### Task brief
Find the line with "The Best Swiss" in the records below. Output exactly from there until after the line with "A Matter of Trust (Montana Rescue #3)", without pictures.

##### Material to process #####

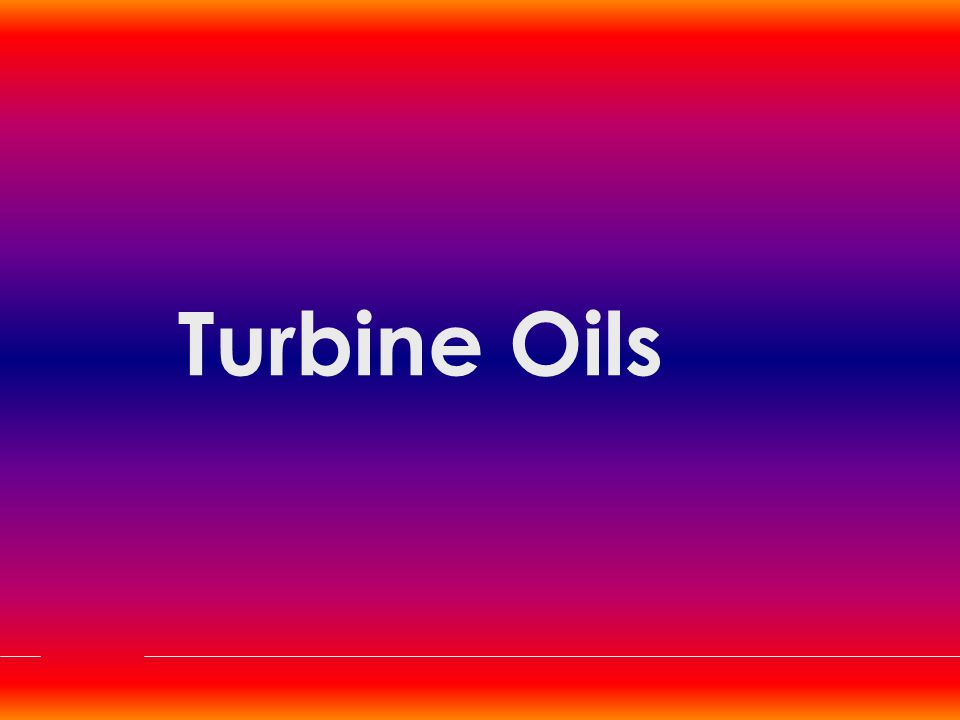 Turbinol Grades Premium Quality Turbine Oils Meets/Exceeds:  IS : 1012 – 1987 (Re-affirmed 1993), BS: 489 – 1983, Siemens TLV 9013 04  Excellent Thermal & Oxidation Stability  Excellent Demulsibility & Anti Foam Characteristics  Very Good Rust & Corrosion Protection Approved by all Major Turbine manufacturers viz.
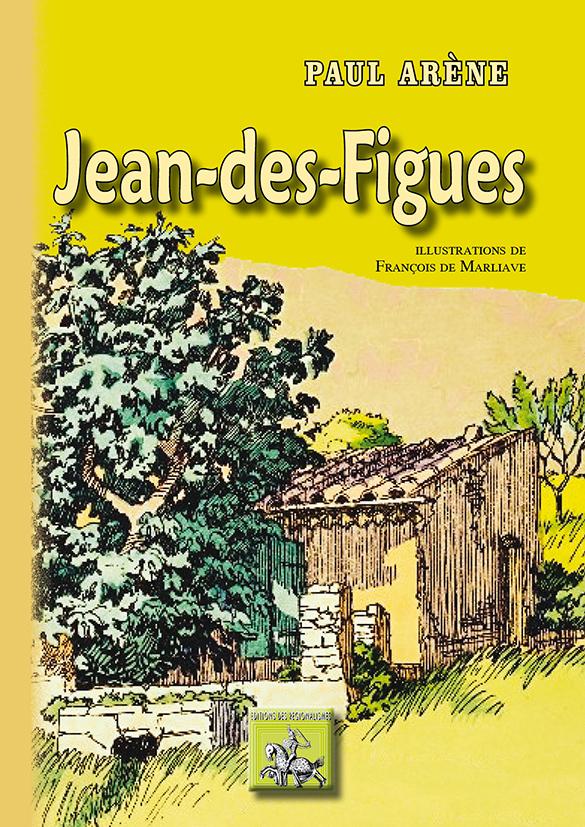 JEAN-DES-FIGUES (ROMAN)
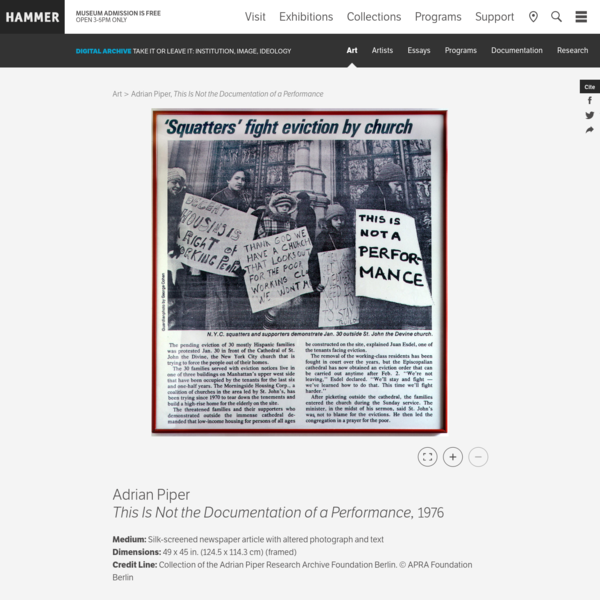 "Adrian Piper made this work by re-photographing a newspaper article about a protest against the eviction of Hispanic families from a Manhattan building and replacing the text of one of the picketers' signs with ""This Is Not a Performance."""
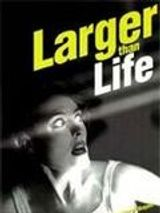 Affiche Larger than life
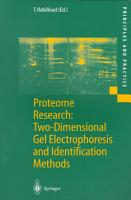 Proteome Research  Two Dimensional Gel Electrophoresis and Identification Methods PDF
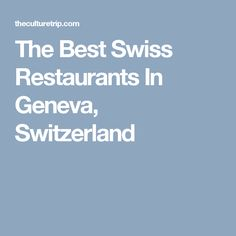 The Best Swiss Restaurants In Geneva, Switzerland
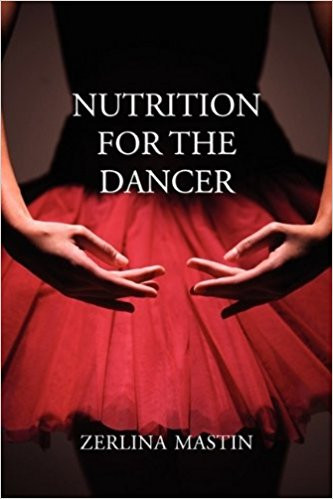 Nutrition for the Dancer by author, Zerlina Mastin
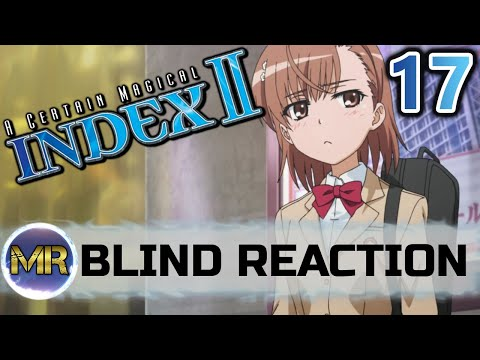 A Certain Magical INDEX Season 2 Episode 17 Blind Reaction - PENALTY GAME!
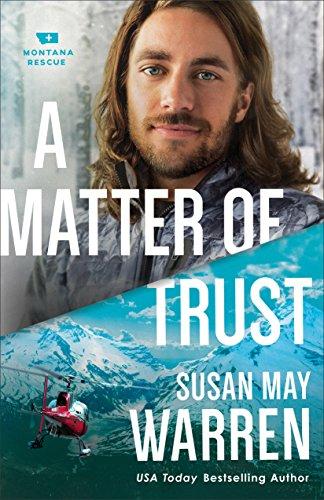 A Matter of Trust (Montana Rescue #3)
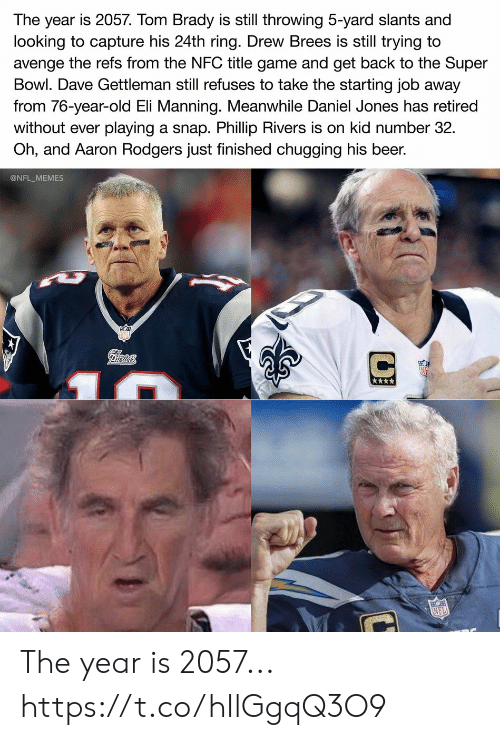 Eli Manning: The year is 2057. Tom Brady is still throwing 5-yard slants and  looking to capture his 24th ring. Drew Brees is still trying to  avenge the refs from the NFC title game and get back to the Super  Bowl. Dave Gettleman still refuses to take the starting job away  from 76-year-old Eli Manning. Meanwhile Daniel Jones has retired  playing a snap. Phillip Rivers is on kid number 32  Oh, and Aaron Rodgers just finished chugging his beer.  without ever  @NFL_MEMES  Pilrtots  NFL The year is 2057... https://t.co/hIlGgqQ3O9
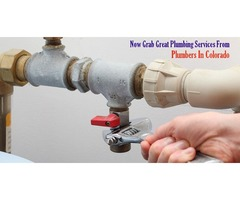 Now Grab Great Plumbing Services from Plumbers In Colorado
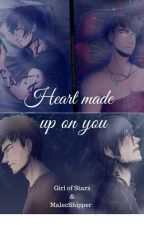 Heart Made Up On You  by Magnificent_Dreamer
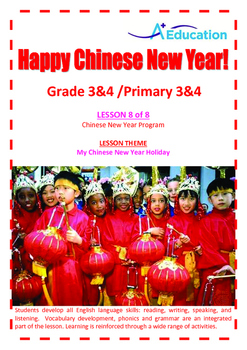 CHINESE NEW YEAR - Lesson 8 of 8 - Grades 3&4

#####

### Answer to this task
 The Best Swiss Restaurants In Geneva, Switzerland
 Nutrition for the Dancer by author, Zerlina Mastin
 A Certain Magical INDEX Season 2 Episode 17 Blind Reaction - PENALTY GAME!
 A Matter of Trust (Montana Rescue #3)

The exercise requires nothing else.